━━━━━ Page excerpt ━━━━━

# Am I being ripped off? Renting in Alex



## ArabianNights (Jul 23, 2011)

Hi All,

This is my first post here - I hope that someone can help me. I am spending one year in Egypt, as part of my degree as im studying Arabic and I will be studying at the University in Alexandria. The campus accommodation seems horrendously expensive 'for Egypt', they want to charge over 600 GBP for a standard room on campus (your own room, not shared). I am paying this much for my furnished one bedroom apartment in London! And this is only an on-campus room in Alex! Cheaper options are on the 300 GBP mark, depending on which 'category' of room you want - I have been offered a shared room, with another British student who I don't know, for 350 GBP. Is this right? It all seems very very expensive to me. London students pay around the same in Hall of Residence, but they get their own room - in Egypt, I have to share, which I have never done before, since my childhood, on a long term basis. I prefer my own room, I need the privacy, as unfortunately I am not a young 19 year old - i'm 29 and am used to having my own space.

I have seen some posts online in various forums, where people have been paying around this much for a 2 bedroom apartment, in Alex! This tells me I am being ripped off. I have till end of August to see what I can find. Can anyone give me any pointers? I don't mind sharing accommodation, (with females) as long as I can get my own room!

━━━━━

Instructions –
• A. In the post about renting in Alexandria, rewrite the passage that starts with the words containing "I have seen" and ends with "my own room!", using "September" in place of "August".
• B. Write the next part of the forum post about renting in Alexandria, picking up after its final sentence.

━━━━━ Dataset extract ━━━━━

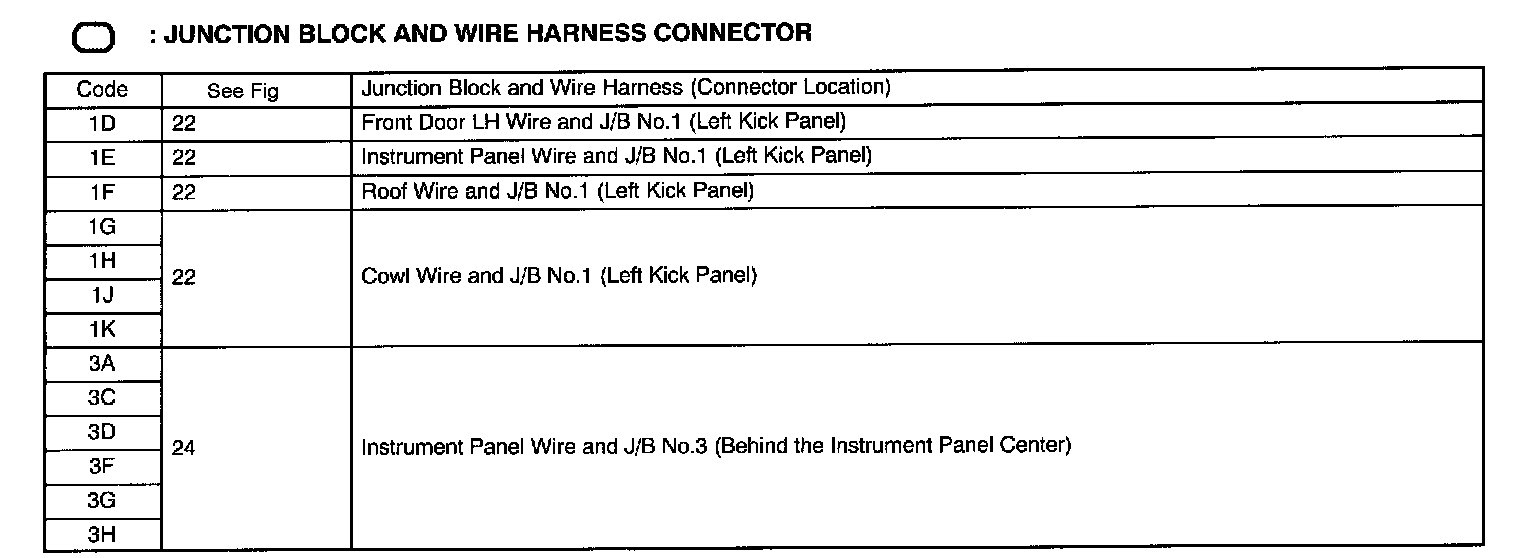 : JUNCTION BLOCK AND WIRE HARNESS CONNECTOR

| Code | See Fig | Junction Block and Wire Harness (Connector Location) |
|---|---|---|
| 1D | 22 | Front Door LH Wire and J/B No.1 (Left Kick Panel) |
| 1E | 22 | Instrument Panel Wire and J/B No.1 (Left Kick Panel) |
| 1F | 22 | Roof Wire and J/B No.1 (Left Kick Panel) |
| 1G | 22 | Cowl Wire and J/B No.1 (Left Kick Panel) |
| 1H | | |
| 1J | | |
| 1K | | |
| 3A | 24 | Instrument Panel Wire and J/B No.3 (Behind the Instrument Panel Center) |
| 3C | | |
| 3D | | |
| 3F | | |
| 3G | | |
| 3H | | |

━━━━━

Task-by-task outputs –
• A.
I have seen some posts online in various forums, where people have been paying around this much for a 2 bedroom apartment, in Alex! This tells me I am being ripped off. I have till end of September to see what I can find. Can anyone give me any pointers? I don't mind sharing accommodation, (with females) as long as I can get my own room!

• B.
However, the campus housing does include one way transport from University to campus housing, 2 meals a day, internet, gym and some other random facilities I would probably never use, like a mobile phone, which I already have. I was in Alexandria this April and transportation was ridiculously cheap, so im not concerned about that and I could probably walk.

Any ideas?

Thank you!


----------



## firstfossil (Apr 16, 2011)

You've answered your own question, they are trying it on. But if you want to study Arabic, wouldn't it be better living in an apartment outside the campus anyway? 

I'm Cairo not Alex so maybe someone else could give specific pointers or contacts.


----------



## MaidenScotland (Jun 6, 2009)

You sure are being ripped off big time


----------



## iCaesar (Aug 21, 2011)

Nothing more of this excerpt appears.